Serge Grossvak 95 - Val d’Oise
A : Ministère de la Justice Madame Alliot-Marie 13 place Vendome 75042 Paris
Groslay, le 22 février 2010 Lettre Recommandée
Madame la Ministre,
Je l’avoue,
Je boycotte les marchandises d’Israël. Je ne veux pas de ces produits poussés dans le sang et la domination. Ils puent la haine et l’oppression. Je les refuse, et je pense à mes parents m’enseignant le martyr infligé par les nazis. Cette géhenne qui avait dévoré notre famille. « Plus jamais ça ! » était la clameur venue du cœur, au sortir du malheur. « Plus jamais ça » avaient dit les survivants. Enfant de juifs immigrés, j’avais entendu cette leçon comme un devoir d’humanité, comme un engagement de solidarité, comme une exigence de vie. Je boycotte, aujourd’hui, pour que les petits enfants d’un grand martyr sortent du chemin assassin, pour que l’État d’Israël et son peuple égaré dans un grandissant extrémisme sortent de sa tyrannie.
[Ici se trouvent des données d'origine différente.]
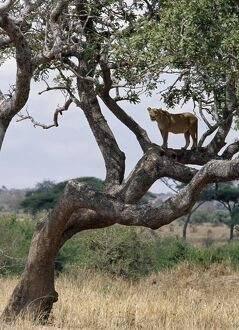 A lioness in a tree in Tarangire National Park.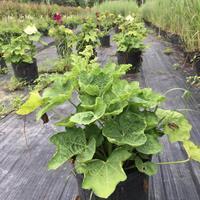 蜀葵、蓝花草、美国薄荷、硫磺菊、马蔺花、美国薄荷、喷雪花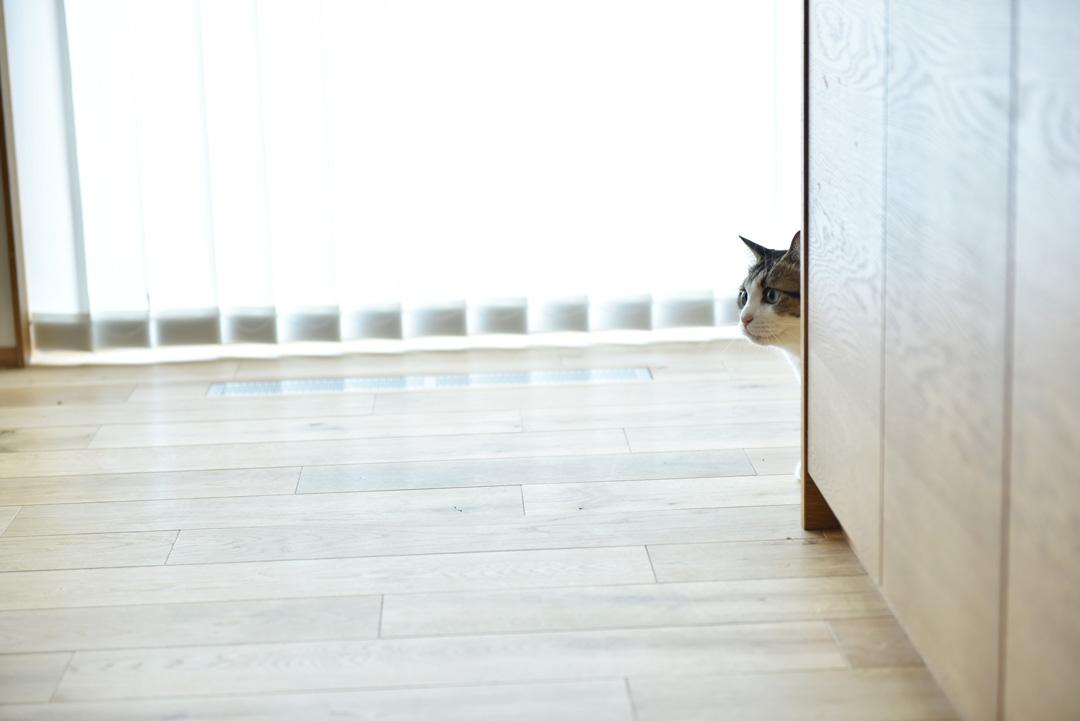 「愛猫と暮らす2Fリビングの家」構造見学会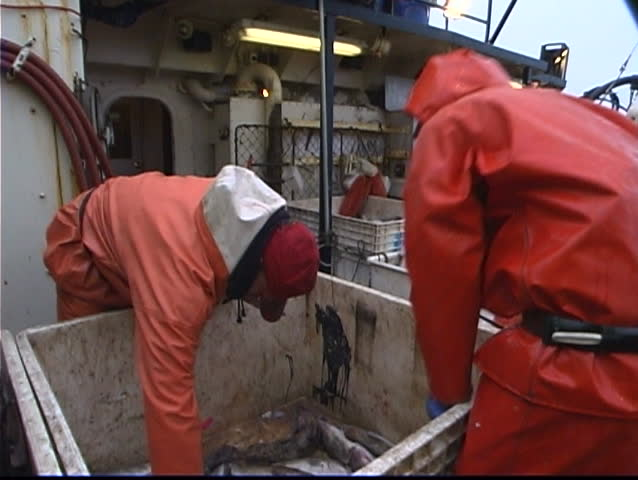 fishermen cut open fish and throw them in another bin. - SD stock video clip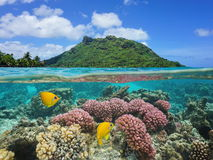 Island coral and fish underwater French Polynesia Stock Photography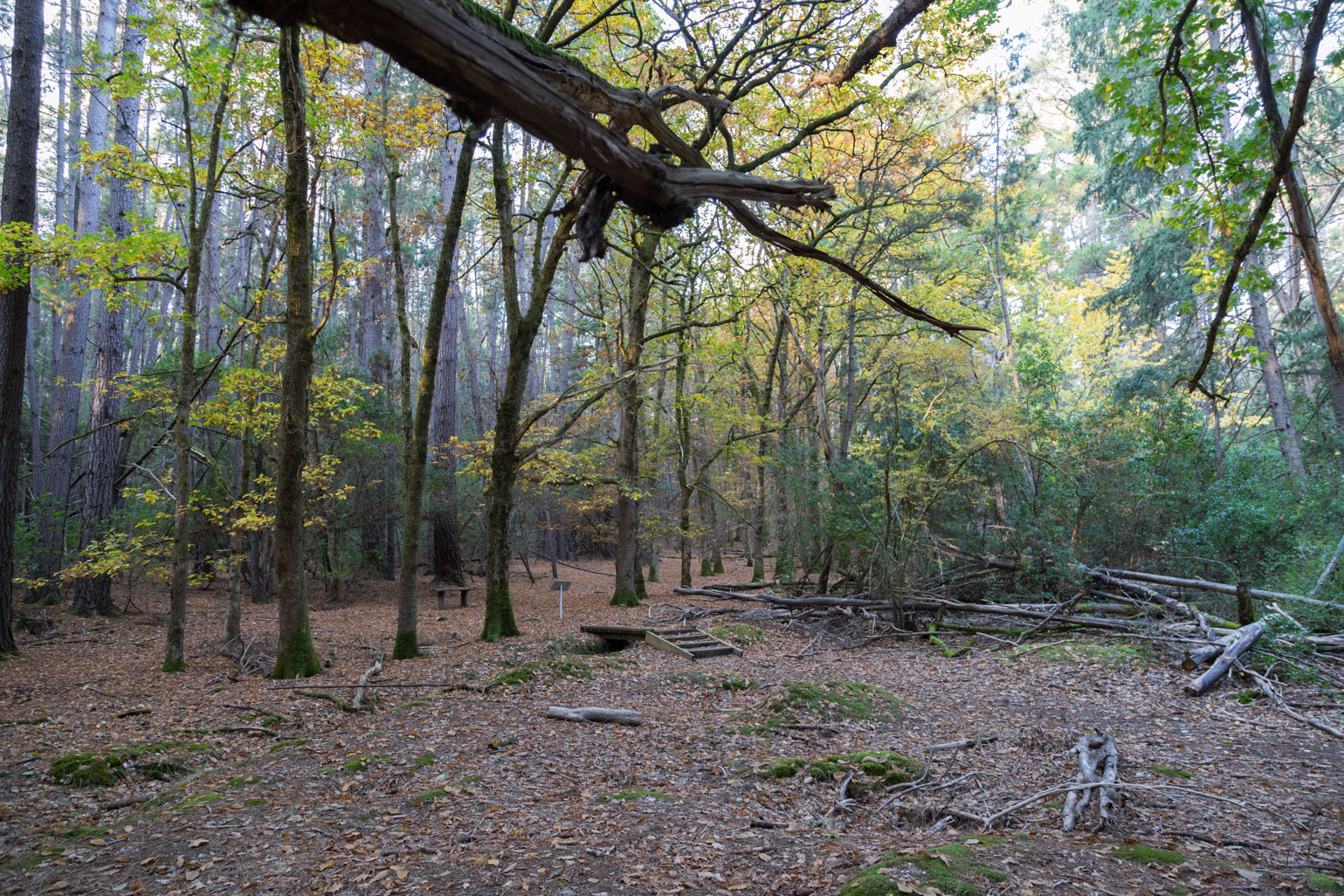 la-gerche-forest-walk-creswick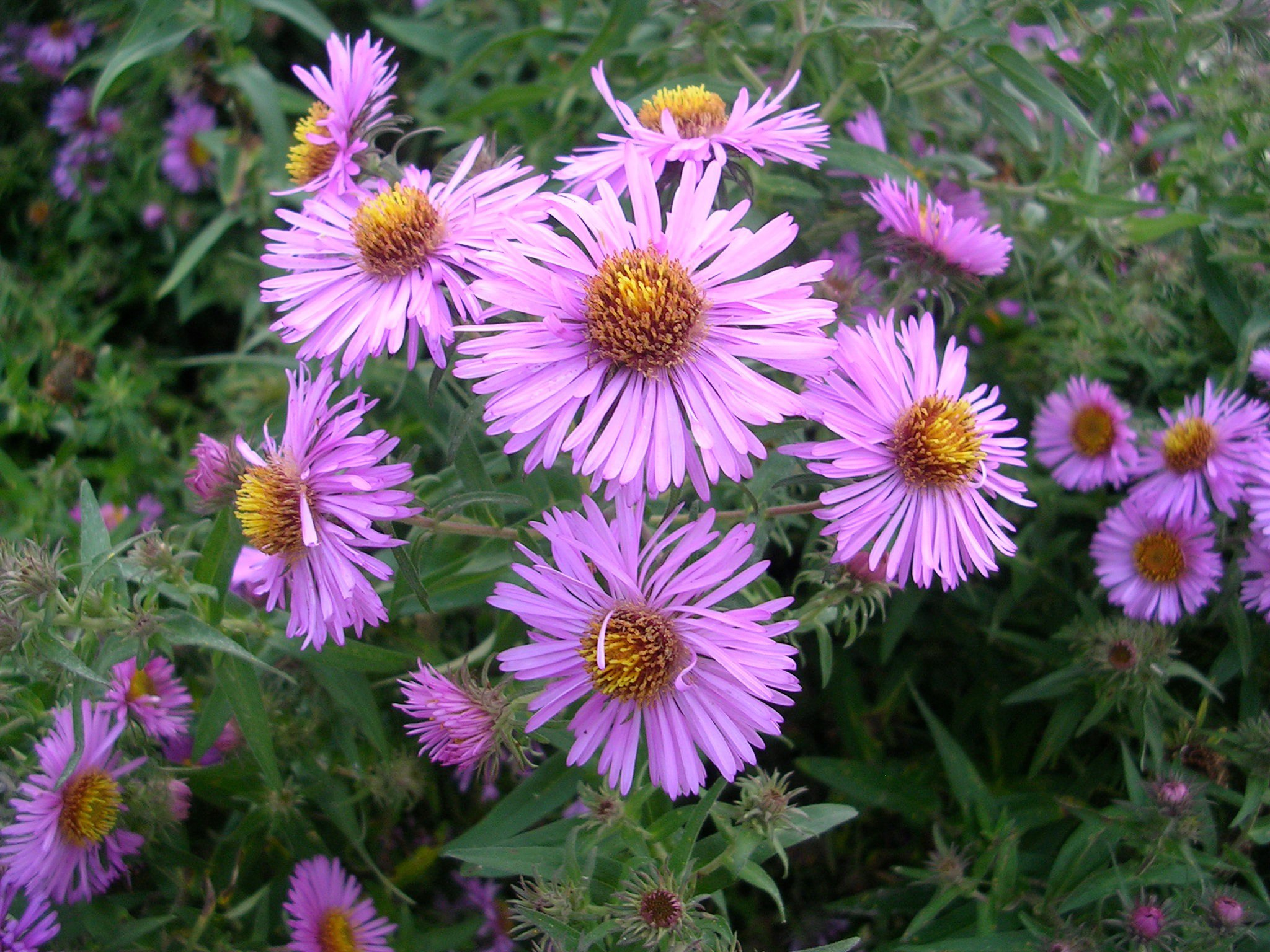 how to grow asters gardening asters growing asters, Beautiful flower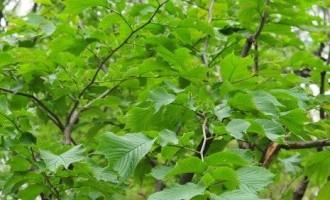 裂叶榆播种和嫁接
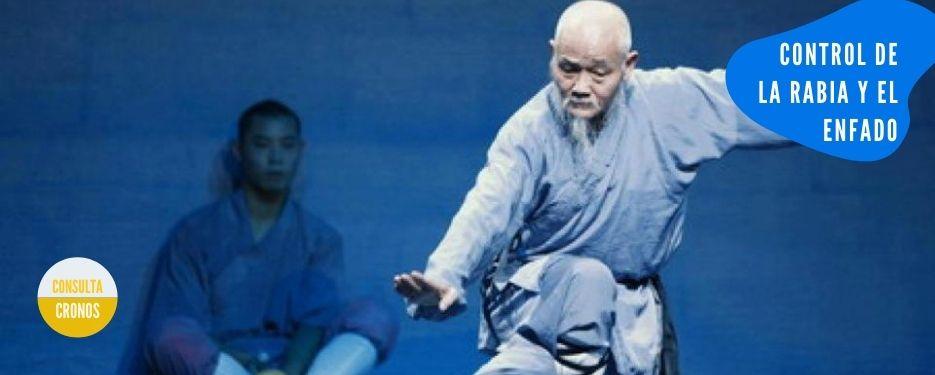 maestro artes marciales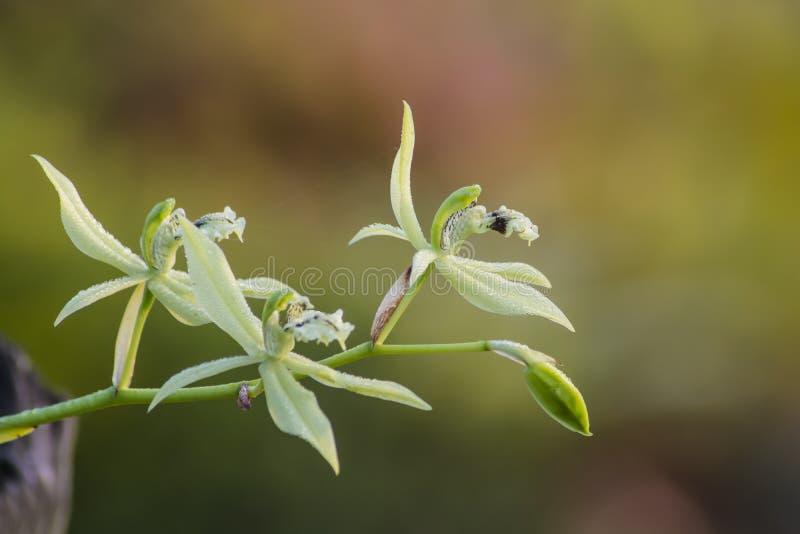 Orchidea selvatica di brachyptera di Coelogyne fotografie stock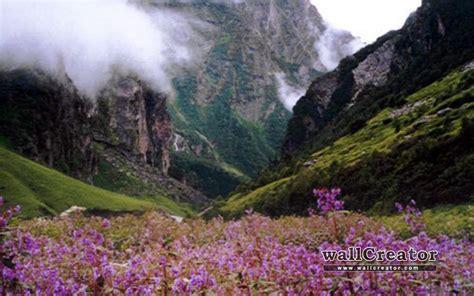 Flower Valley 1280 800 Wallpaper | flower valley 1280 800 wallpaper
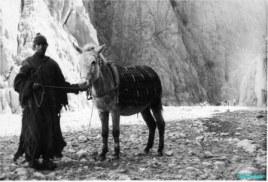 Shepherd and mule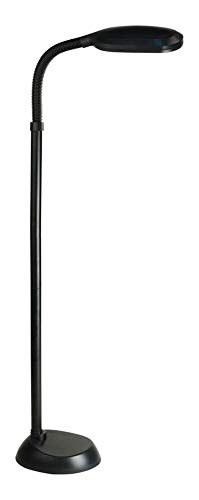 Black Functional Floor Lamp from The Aptos Collection Black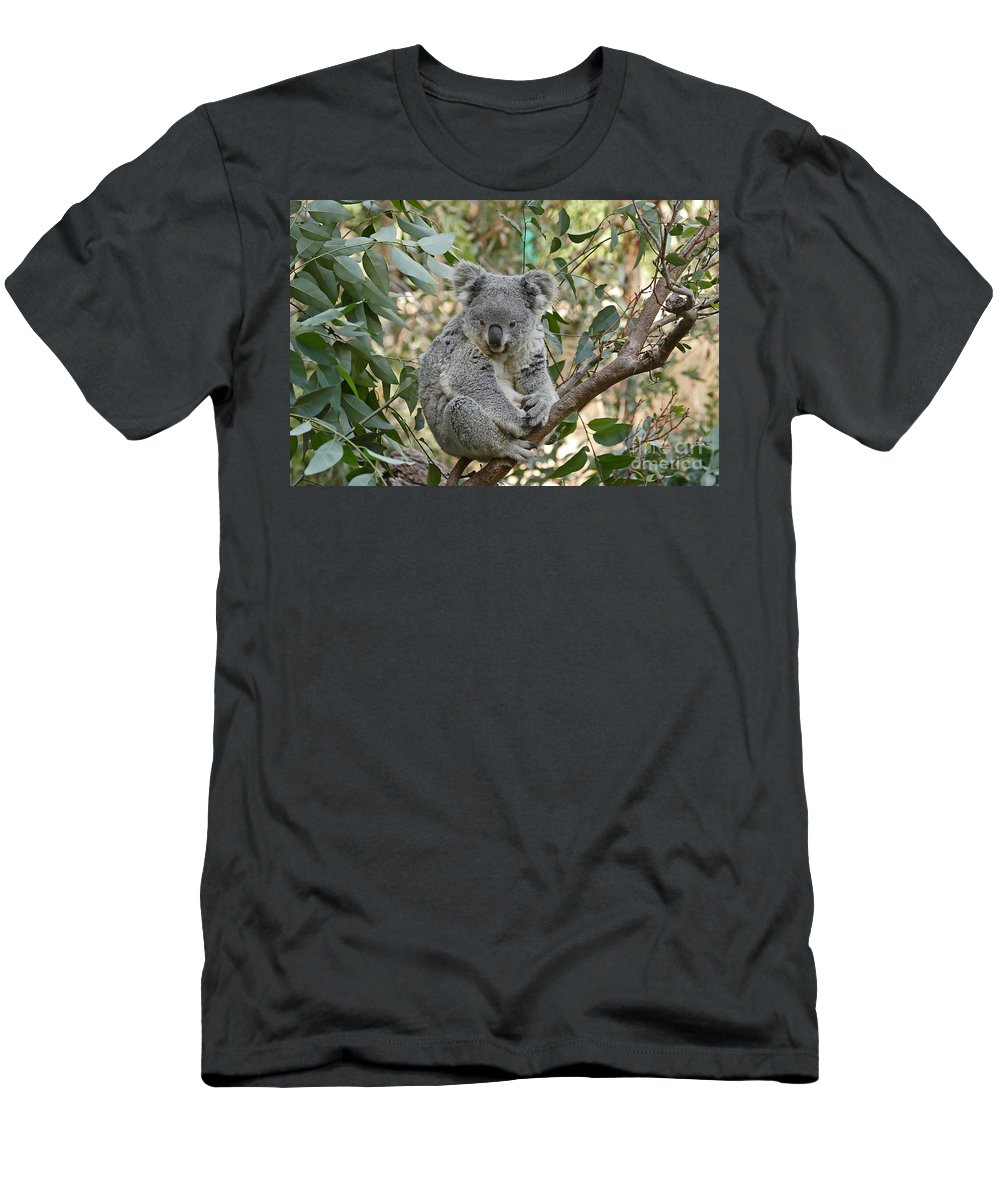 Cute Men's T-Shirt (Athletic Fit) featuring the photograph My Branch by Traci Law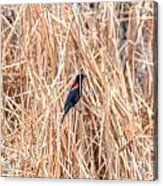 Red Wing Blackbird  Acrylic Print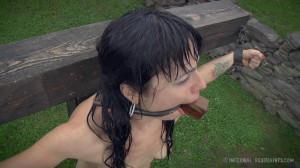 IR - Siouxsie Q - Smut Writer, Part Two [2014,Siouxsie Q,Extreme Bondage,Humilation,BDSM][Eng]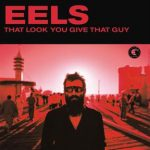 Eels, That Look You Give That Guy, paroles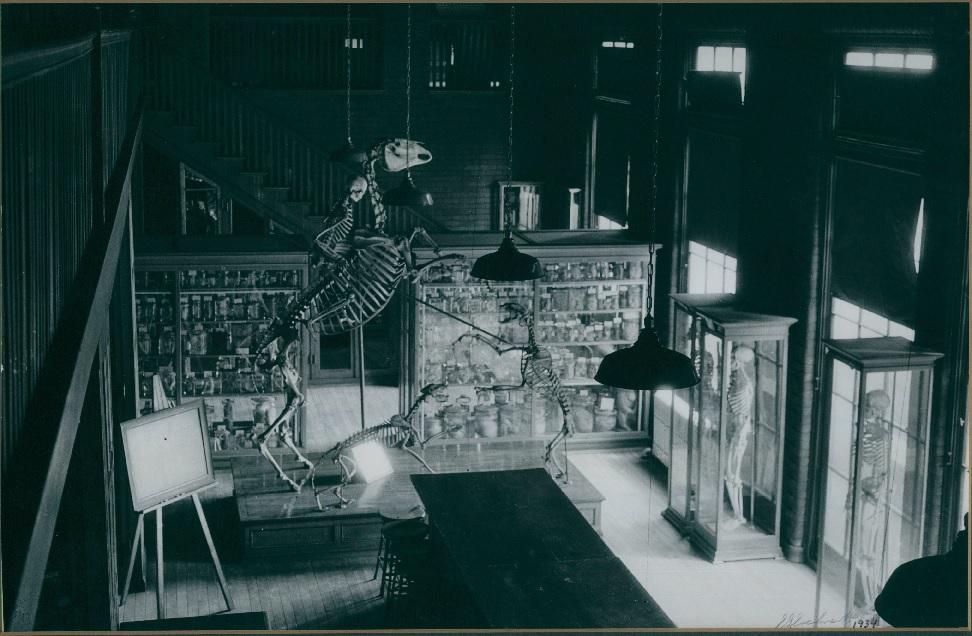 Pathology Museum photo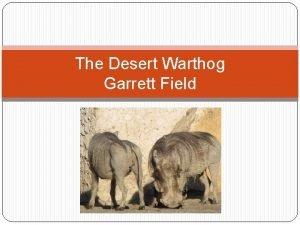 The Desert Warthog Garrett Field Classification q The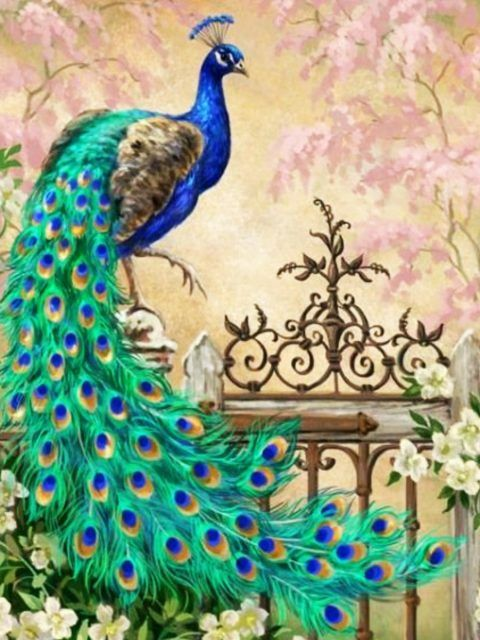 Peacock Hd Wallpapers Backgrounds Wallpaper Peacock Wallpaper Peacock Artwork Peacock Painting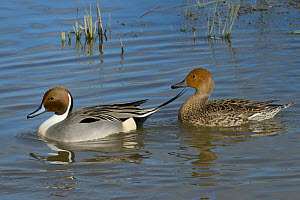 Northern pintail pair (Anas acuta) swimming on flooded pastureland, Gloucestershire, UK, March.  -  Nick Upton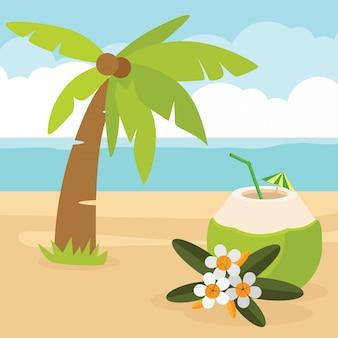 Bebida de água de coco em uma praia de areia do mar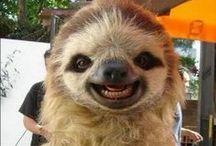 It's A Sloth Life / by Grace Elizabeth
Je l’avoue, j’appelle au boycott des produits de ce pays aujourd’hui guerrier, conquérant et oppresseur, de ce pays abdiquant toute morale. Je l’avoue, c’est de toute ma voix et de tout mon cœur que je convie à cet acte de résistance. Acte pacifique. Acte raisonné. Mon appel est une clameur contre l’indignité des crimes commis, la pratique des colonies. Mon appel est pour peser et faire renoncer à la guerre.
Je l’avoue, j’y étais. J’étais dans ce supermarché de Cormeilles pour sortir les produits israéliens des rayons et les déposer en vrac à l’entrée des caisses. J’y étais, et j’y ai pris la parole. Les services de police peuvent l’attester, j’avais donné mon nom. Lorsqu’on agit pour l’honneur, nul n’est besoin de se cacher.
Je l’avoue, j’y étais et j’ai accompli tout cela pour mon humaine dignité et l’honneur de mes ancêtres. Parce que je ne peux supporter d’abandonner dans la souffrance et l’injustice le peuple de Palestine. Parce que je suis juif descendant de Marek Edelman, de Joseph Epstein et de Raymond Aubrac, ma racine juive est du côté des opprimés, de tous les opprimés.
Madame la Ministre et gardienne des sceaux de justice et des lettres de cachet, condamnez moi, pas Sakina ! Madame la ministre, puisque vous avez fait vœu de châtier ces gestes de résistance et d’honneur, oubliant qu’ils visent un Etat désigné comme relevant de « crimes de guerre, voir crimes contre l’humanité » par le juge Goldstone (juif comme moi), condamnez moi, pas Sakina. Madame la Ministre, je ne redoute pas vos geôles et vos invectives, je suis prêt à affronter vos fureurs comme mon père avait du affronter l’internement par une police aux ordres d’un pouvoir totalitaire.
Madame la Ministre, rien ne me fera renoncer à mon engagement pour la Paix et la Justice, pour que le peuple palestinien recouvre sa dignité dans son pays indépendant, aux frontières de 67 et à la capitale en Jérusalem-est.
Madame la Ministre, je vous prie d’agréer toute ma détermination à combattre vos menaces à l’encontre d’une lutte juste et votre soutien à un extrémisme nationaliste qui fait honte à ma culture juive.